> _EXCERPT PROVIDED_:
════════════════════
Signed divisions (Al Viro; Linus Torvalds)

Index Home About Blog

From: Linus Torvalds <torvalds@linux-foundation.org>
Newsgroups: fa.linux.kernel
Subject: Signed divides vs shifts (Re: [Security] /dev/urandom uses uninit
Date: Mon, 17 Dec 2007 17:31:14 UTC
Message-ID: <fa.LuZQ+MYyY3weu45IA2ZkxhjrNp0@ifi.uio.no>

On Sat, 15 Dec 2007, Herbert Xu wrote:
>
> There ought to be a warning about this sort of thing.

We could add it to sparse. The appended (untested) patch seems to say
there's a lot of those signed divides-by-power-of-twos.

However, the problem with such warnings is that it encourages people to do
the simple fix that may be *wrong*. For example, you fixed it with patches
like

> -		int rsvd = r->limit ? 0 : random_read_wakeup_thresh/4;
> +		int rsvd = r->limit ? 0 : random_read_wakeup_thresh / 4u;

which is really quite dangerous for several reasons:

 - it depends intimately on the type of the thing being divided (try it:
   it will do nothing at all if the thing you divide is larger than
   "unsigned int", since then the "4u" will be turned into a _signed_
   larger type by the C type expansion).
════════════════════
> _INFORMATION PROVIDED_:
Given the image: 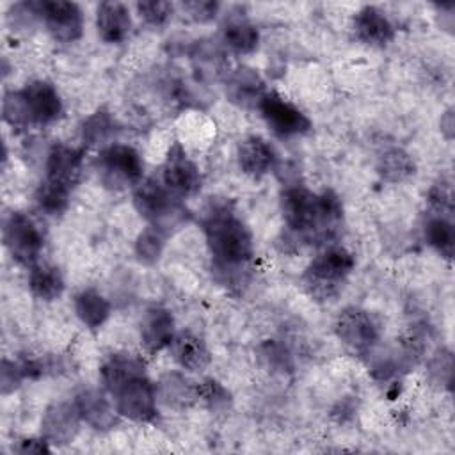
════════════════════
> _THINGS TO DO_:
#1 List the names of the header fields that open the post on signed divides.
#2 Echo the post on signed divides, starting at "which is really" and ending at "C type expansion).".

> _RESULTS OF THE TASKS_:
#1 From, Newsgroups, Subject, Date, Message-ID

#2
which is really quite dangerous for several reasons:

 - it depends intimately on the type of the thing being divided (try it:
   it will do nothing at all if the thing you divide is larger than
   "unsigned int", since then the "4u" will be turned into a _signed_
   larger type by the C type expansion).